Dean swallowed, unable to form a response to Castiel's apology. He wanted to forgive him. Damn it, he really did, but he couldn't. The slate couldn't ever be clean between them. He just didn't want to get hurt like this again. He didn't know what it was about Castiel that did this to him, but he didn't want to get his hopes up over someone who might hurt him again like he had once. He didn't think he could handle it if Castiel betrayed him once again.
The angel nodded his head, and looked down at the ground so Dean wouldn't see how disappointed and hurt his expression was. But Dean already knew how Castiel was feeling, because he knew every inch of the angel's habits and body language, without even meaning to. He hated that he had to hurt Castiel this way, but he just couldn't lay his heart out on the line like that again. Not even for Castiel.
Dean cleared his throat. "I, uh, I guess we should find our way out of Purgatory, huh? Got any brilliant ideas, angel boy?"

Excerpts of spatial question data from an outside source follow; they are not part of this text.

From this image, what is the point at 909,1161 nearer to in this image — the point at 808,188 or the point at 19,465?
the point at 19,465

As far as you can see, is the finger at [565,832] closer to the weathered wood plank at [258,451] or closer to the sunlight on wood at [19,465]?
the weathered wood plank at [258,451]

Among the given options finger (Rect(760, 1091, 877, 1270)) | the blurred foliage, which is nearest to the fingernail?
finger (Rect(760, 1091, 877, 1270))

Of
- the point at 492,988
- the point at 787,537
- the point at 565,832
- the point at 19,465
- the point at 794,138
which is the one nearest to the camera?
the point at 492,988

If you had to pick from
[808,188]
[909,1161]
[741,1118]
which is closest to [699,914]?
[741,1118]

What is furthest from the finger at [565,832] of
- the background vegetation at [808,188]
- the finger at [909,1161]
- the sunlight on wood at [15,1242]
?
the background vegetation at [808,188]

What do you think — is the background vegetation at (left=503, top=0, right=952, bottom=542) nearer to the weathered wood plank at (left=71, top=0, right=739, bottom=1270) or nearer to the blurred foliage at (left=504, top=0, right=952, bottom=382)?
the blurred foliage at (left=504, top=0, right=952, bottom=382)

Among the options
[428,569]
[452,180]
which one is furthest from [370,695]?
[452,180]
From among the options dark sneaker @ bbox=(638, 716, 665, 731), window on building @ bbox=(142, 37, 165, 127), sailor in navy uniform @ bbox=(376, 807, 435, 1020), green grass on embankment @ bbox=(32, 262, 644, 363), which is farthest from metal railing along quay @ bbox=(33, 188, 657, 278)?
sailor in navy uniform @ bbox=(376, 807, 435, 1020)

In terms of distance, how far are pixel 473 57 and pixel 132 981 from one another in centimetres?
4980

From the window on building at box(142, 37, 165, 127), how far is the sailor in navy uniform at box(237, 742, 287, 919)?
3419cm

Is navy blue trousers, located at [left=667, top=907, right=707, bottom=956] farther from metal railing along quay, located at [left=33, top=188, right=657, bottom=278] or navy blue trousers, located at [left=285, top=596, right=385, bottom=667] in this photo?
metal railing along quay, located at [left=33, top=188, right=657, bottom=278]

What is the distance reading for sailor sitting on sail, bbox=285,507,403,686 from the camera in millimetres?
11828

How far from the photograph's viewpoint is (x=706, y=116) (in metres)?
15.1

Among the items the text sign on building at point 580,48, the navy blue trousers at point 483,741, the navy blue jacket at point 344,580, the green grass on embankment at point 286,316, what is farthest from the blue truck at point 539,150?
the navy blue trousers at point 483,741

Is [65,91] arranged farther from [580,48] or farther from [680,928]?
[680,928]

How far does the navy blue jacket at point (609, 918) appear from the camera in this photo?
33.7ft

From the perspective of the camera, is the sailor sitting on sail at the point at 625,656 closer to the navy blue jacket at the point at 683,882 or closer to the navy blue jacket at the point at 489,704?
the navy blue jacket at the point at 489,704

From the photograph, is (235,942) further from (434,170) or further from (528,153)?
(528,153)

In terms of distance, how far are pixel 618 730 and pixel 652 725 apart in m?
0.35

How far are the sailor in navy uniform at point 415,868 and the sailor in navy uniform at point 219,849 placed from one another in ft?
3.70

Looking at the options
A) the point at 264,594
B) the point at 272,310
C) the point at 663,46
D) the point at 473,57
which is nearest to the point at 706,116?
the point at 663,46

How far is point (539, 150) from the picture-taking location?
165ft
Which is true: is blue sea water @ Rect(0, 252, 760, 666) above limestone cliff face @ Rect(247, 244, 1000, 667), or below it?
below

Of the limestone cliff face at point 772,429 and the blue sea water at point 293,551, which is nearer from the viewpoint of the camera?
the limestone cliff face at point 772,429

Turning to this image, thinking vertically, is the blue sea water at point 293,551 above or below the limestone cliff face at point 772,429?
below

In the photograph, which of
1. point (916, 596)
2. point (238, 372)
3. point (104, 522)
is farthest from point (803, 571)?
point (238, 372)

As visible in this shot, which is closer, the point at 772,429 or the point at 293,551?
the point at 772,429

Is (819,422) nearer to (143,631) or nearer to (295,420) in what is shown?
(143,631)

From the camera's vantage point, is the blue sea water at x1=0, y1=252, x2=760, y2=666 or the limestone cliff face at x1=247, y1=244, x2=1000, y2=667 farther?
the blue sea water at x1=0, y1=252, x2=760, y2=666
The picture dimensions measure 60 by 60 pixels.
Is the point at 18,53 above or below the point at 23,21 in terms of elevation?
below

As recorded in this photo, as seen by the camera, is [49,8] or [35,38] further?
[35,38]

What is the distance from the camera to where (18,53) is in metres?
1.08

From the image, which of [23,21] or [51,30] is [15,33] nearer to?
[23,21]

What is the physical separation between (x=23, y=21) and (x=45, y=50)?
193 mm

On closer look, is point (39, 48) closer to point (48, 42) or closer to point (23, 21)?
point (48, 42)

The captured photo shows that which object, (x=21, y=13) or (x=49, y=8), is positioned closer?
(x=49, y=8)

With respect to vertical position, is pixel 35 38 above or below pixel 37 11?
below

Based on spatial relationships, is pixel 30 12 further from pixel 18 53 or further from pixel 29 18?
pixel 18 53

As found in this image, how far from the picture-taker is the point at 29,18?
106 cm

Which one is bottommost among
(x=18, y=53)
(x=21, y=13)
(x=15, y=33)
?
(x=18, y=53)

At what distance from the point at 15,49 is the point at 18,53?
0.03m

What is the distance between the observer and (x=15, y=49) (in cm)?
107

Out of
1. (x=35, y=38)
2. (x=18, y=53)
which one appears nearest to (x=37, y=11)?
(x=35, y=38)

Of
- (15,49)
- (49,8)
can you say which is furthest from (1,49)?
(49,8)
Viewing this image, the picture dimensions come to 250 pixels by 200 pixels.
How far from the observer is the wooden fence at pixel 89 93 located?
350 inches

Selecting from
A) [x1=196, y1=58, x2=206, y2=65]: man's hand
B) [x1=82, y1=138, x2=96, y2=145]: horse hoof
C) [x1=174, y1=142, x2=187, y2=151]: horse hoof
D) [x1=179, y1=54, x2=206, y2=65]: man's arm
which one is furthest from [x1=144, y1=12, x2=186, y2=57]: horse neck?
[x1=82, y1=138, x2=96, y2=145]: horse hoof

Castiel side-smirked at the nickname. Angel boy. He supposed he was, even though he had told Dean time and time again angels had no true gender. He was only a male because of the vessel he'd chosen, and the only reason Dean had shunned the attraction between them. He knew Dean was not, to put it in human terms, homosexual, but he never stopped hoping that he could be the one exception to Dean's rule. Even so, he would never give up hope with Dean. He would always believe in the hunter, even when the hunter did not believe in him.
"Yes, Dean, we should find a way out. And then we can go back to our separate lives."
Castiel turned around and started to walk away from Dean, who followed suit behind him. After walking for a while, he heard, very softly, Dean's voice from behind him say, "I'm sorry, Cas. Maybe someday we can be friends again."
The word friends stopped Castiel in his tracks. That's all he and Dean would ever be, despite his wish to be more. Friends. As much as he felt for Dean, he would just have to accept the fact that Dean did not feel the same way about him at all. He never would. And there was nothing Castiel or anyone else could do about that fact but accept it and try to move on with his life—what little of it he had left.
"I understand," he told Dean in a flat, emotionless voice, and continued on his path. He would find them away out of Purgatory. He would clean up the mess he made, and then he would try his hardest to give Dean the normal life he had always wanted. And maybe one day things would be better for himself. But as long as he made Dean happy…that's all the angel could ever ask for. For once, he was going to be the unsung hero. He would try his hardest no matter what. Because Dean would always mean the world to him, whether he could deal with that or not. And not being in Dean's life was not going to stop him from his mission to make Dean happy again.
Castiel was going to do whatever it took to make things right again.